Monday, September 01, 2008

Mendoza in Hollywood

MENDOZA IN HOLLYWOOD (Kage Baker) - Three Stars

Mendoza in Hollywood wasn't quite at the level of the first two books in "The Company" series, but it wasn't too far behind. The characters/concept still fascinate me, and if the narration in this story had been a little less repetitive this novel would have been four stars, too.
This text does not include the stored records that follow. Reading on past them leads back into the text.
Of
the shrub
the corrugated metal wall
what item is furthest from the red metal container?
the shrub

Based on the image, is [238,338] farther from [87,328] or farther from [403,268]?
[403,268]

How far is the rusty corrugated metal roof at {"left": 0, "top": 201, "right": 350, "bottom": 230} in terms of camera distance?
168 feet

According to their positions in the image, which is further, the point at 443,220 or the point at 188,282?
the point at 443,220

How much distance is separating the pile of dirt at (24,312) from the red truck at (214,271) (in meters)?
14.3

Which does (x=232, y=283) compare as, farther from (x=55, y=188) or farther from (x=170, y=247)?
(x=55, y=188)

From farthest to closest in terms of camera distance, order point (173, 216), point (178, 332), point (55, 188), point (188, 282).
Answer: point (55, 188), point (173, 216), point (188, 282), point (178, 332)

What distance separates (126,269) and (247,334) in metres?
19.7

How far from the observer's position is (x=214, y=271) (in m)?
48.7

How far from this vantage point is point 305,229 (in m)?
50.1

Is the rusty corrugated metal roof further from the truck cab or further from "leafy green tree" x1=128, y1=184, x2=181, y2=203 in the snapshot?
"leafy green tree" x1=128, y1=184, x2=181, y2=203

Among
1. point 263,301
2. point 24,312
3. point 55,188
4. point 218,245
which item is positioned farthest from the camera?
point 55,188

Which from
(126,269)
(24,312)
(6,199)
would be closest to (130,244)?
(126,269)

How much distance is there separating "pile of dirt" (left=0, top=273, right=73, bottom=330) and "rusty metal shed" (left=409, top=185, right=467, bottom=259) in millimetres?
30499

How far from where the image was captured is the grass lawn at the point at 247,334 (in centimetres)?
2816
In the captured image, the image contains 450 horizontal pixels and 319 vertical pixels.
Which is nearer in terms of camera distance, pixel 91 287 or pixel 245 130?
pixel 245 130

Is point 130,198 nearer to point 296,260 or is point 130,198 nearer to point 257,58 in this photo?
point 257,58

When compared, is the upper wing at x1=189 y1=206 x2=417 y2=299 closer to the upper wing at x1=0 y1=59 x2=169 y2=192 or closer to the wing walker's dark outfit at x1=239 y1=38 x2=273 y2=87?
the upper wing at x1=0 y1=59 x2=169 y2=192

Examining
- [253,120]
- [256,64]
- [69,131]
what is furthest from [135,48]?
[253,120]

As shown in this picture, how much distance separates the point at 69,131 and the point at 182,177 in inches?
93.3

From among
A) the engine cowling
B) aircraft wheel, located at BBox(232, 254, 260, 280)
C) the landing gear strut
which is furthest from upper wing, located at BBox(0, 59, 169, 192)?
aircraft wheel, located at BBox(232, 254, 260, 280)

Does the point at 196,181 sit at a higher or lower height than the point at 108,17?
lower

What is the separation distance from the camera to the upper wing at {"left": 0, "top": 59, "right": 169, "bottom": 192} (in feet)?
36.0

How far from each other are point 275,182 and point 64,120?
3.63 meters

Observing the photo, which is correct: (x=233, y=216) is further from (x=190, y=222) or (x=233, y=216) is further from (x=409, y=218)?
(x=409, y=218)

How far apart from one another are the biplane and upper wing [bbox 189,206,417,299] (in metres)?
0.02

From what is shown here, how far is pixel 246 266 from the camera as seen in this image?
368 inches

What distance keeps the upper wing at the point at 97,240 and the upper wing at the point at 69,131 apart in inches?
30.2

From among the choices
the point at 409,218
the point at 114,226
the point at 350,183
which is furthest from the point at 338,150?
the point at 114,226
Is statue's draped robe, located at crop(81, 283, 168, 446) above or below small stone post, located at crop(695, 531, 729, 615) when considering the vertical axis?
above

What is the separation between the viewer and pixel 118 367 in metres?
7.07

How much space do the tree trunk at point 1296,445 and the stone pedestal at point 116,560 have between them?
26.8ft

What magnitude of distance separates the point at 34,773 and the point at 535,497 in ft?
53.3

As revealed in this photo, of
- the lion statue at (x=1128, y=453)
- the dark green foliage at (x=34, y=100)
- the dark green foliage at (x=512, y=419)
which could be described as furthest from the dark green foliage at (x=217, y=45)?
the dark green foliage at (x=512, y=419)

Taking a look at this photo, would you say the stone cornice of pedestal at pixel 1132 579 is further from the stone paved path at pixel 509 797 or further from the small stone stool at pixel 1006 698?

The novel is told in past-tense and, evidently, as part of a criminal interrogation. Mendoza is the narrator, and she recounts the life and times of early 1860s southern California. Most of this is amusing, but after a while it becomes a little tedious. The main heart of the novel doesn't happen until Mendoza meets a spitting image of her long-dead lover from In the Garden of Iden (which occurred 300 years prior); but this doesn't happen until page 250. Then begins a short but fascinating plot arc about the supposed strategic importance of Catalina Island of the California coast, and how (supposedly) the United States and Britain were engaged in a cloak-and-dagger game for the island for hundreds of years. The last 80 pages were some of the most interesting in the book, and I think this section deserved to be expanded in much greater detail (Mendoza's fugue, in particular, deserved a bit more than a paragraph; although leaving it up to the reader's imagination was pretty effective, too).

At the end of the novel, Mendoza has been subjected to a rather unique punishment, and of course I'll be getting the next novel in the series to see what happens.